Turkish intellectuals warn social tensions rising, urge government to provide election security
A group of intellectuals, academics and artists have issued an emergency declaration calling on both the president and prime minister to refrain from hate speech and polarizing narrative while ensuring free and fair election campaigning ahead of critical national election on June 7.
The declaration — signed by 200 intellectuals — states, “Our country has been ruled for some time by an extraordinary regime that violates the fundamental boundaries of the rule of law.” It underlined that the government has eliminated the independence of the judiciary via blatant interference under the pretext of combatting the “parallel structure” and has eroded checks on the executive branch.
The statement noted that Turkey has entered into a new regime under the tutelage of the “palace” — a reference to President Recep Tayyip Erdoğan, who has been pulling the strings in government affairs as if he were the executive president.

+ + + + +

§ **Given request 1**:
Duplicate the passage of the article on the Turkish intellectuals' election declaration that opens with the words containing "The declaration —" and closes with "the executive branch.".
§ **Given request 2**:
In the article on the Turkish intellectuals' election declaration, which groups of people does the opening paragraph say issued the emergency declaration?
§ **Given request 3**:
Write the next part of the article on the Turkish intellectuals' election declaration, picking up after its final sentence.

§ **Source data**:

+ + + + +

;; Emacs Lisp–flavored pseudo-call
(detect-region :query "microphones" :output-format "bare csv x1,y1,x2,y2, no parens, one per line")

+ + + + +

§ **Final result 1**:
The declaration — signed by 200 intellectuals — states, “Our country has been ruled for some time by an extraordinary regime that violates the fundamental boundaries of the rule of law.” It underlined that the government has eliminated the independence of the judiciary via blatant interference under the pretext of combatting the “parallel structure” and has eroded checks on the executive branch.

§ **Final result 2**:
Intellectuals, academics and artists.

§ **Final result 3**:
The group of intellectuals, which includes lawyers, academics, writers, politicians and journalists, said in the statement that the election campaign has become more problematic with President Erdoğan’s campaigning efforts on behalf of the ruling Justice and Development Party (AK Party), which contravene the Constitution. It pointed out that the elections in Turkey are already hampered by the unusually high 10 percent election threshold and anti-democratic legislation.
The group criticized Erdoğan’s insistence on making the presidential system the centerpiece of his illegal election campaign and for abusing religious symbols for political purposes. “Polarizing language has been expanded further in society,” it added.
The president, Prime Minister Ahmet Davutoğlu and ruling AK Party officials often promote the idea that certain powers, particularly the “evil West” led by the US with the participation of Israel, are “jealous of Turkey’s success” and trying to drag Turkey down by attempting to topple the government.
Erdoğan has targeted the Hizmet movement — also known as the Gülen movement as it is inspired by the ideas of Islamic scholar Fethullah Gülen — especially after the graft probe went public on Dec. 17, 2013, for which he declared the Hizmet movement responsible. Erdoğan claimed that the movement desired, but failed, to depose him from power through the alleged coup attempt disguised as an investigation into corruption. Gulen has denied the accusations and the government has failed to provide any evidence to back up these claims for almost two years.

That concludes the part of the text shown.